Last Call Review of draft-ietf-nfsv4-rfc3530-migration-update-07
review-ietf-nfsv4-rfc3530-migration-update-07-genart-lc-davies-2016-01-18-00
| Request | Review of | draft-ietf-nfsv4-rfc3530-migration-update |
|---|---|---|
| Requested revision | No specific revision (document currently at 08) | |
| Type | IETF Last Call Review | |
| Team | General Area Review Team (Gen-ART) (genart) | |
| Deadline | 2016-01-18 | |
| Requested | 2016-01-07 | |
| Authors | David Noveck , Piyush Shivam , Chuck Lever , Bill Baker | |
| I-D last updated | 2016-10-06 (Latest revision 2016-02-02) | |
| Completed reviews |
Genart IETF Last Call review of -07
by Elwyn B. Davies
(diff)
Genart IETF Last Call review of -07 by Elwyn B. Davies (diff) Opsdir Telechat review of -07 by Victor Kuarsingh (diff) |
|
| Assignment | Reviewer | Elwyn B. Davies |
| State | Completed | |
| Request | IETF Last Call review on draft-ietf-nfsv4-rfc3530-migration-update by General Area Review Team (Gen-ART) Assigned | |
| Reviewed revision | 07 (document currently at 08) | |
| Result | Almost ready | |
| Completed | 2016-01-18 |
review-ietf-nfsv4-rfc3530-migration-update-07-genart-lc-davies-2016-01-18-00
I am the assigned Gen-ART reviewer for this draft. The General Area
Review Team (Gen-ART) reviews all IETF documents being processed
by the IESG for the IETF Chair. Please wait for direction from your
document shepherd or AD before posting a new version of the draft.
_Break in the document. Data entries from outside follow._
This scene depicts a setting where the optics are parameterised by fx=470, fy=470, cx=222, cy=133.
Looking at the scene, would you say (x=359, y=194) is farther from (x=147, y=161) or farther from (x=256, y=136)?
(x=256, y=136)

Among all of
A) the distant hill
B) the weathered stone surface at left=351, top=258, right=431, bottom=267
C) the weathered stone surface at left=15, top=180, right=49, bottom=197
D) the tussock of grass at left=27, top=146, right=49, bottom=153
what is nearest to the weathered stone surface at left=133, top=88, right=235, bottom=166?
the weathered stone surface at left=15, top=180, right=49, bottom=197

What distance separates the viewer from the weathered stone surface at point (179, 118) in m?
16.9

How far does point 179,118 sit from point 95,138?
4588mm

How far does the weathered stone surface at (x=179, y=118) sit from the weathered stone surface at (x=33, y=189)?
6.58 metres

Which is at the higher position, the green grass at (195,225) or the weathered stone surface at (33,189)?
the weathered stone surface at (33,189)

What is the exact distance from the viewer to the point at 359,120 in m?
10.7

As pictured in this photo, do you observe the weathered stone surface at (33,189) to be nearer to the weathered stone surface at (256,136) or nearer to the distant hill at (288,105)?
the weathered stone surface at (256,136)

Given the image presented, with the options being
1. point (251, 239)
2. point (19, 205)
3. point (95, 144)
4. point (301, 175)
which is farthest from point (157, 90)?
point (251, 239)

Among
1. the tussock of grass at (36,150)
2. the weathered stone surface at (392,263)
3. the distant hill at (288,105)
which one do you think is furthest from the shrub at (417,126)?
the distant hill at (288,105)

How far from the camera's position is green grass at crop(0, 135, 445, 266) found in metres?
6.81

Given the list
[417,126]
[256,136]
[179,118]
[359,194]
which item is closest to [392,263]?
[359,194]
For more information, please see the FAQ at
<http://wiki.tools.ietf.org/area/gen/trac/wiki/GenArtfaq>
.
Document:
draft-ietf-nfsv4-rfc3530-migration-update-07.tx
Reviewer:
Elwyn Davies
Review Date:
2016/01/16
IETF LC End Date:
2016/01/18
IESG Telechat date: 2016/01/18
Summary:
Almost ready. There are a few minor issues and a considerable
number of nits that need attention. The text is extremely complex
and in some places the logic is not entirely clear. I would
encourage the authors to revisit the various usages of RFC 2119
language; a number of the instances, especially several of the
'SHOULDs', appear to refer to operational or administrative
decisions rather than matters that affect the protocol - and are
therefore not actionable by the receiving implementation. If
appropriate the language should be modified.
Major issues:
------------------
None
Minor issues:
------------------
Bits possibly not covered from RFC 7530:
---------------------------------------------------------
With respect to s4:
In s9.1.1, para 1 of RFC 7530 there is:
Breaking
the lease state amounts to the server removing all lock, share
reservation, and, where the server is not supporting the
CLAIM_DELEGATE_PREV claim type, all delegation state associated with
the same client with the same identity. For a discussion of
delegation state recovery, see
Section 10.2.1
.
There is nothing in the update about servers that don't support the
CLAIM_DELEGATE_PREV claim type. Should something be said about
this?
The general description of the distinction between open owners and
lock owners in para 2, 3 and 4 of s9.1.1 is lost if the new text is
taken as a true replacement of s9.1.1. This is undesirable.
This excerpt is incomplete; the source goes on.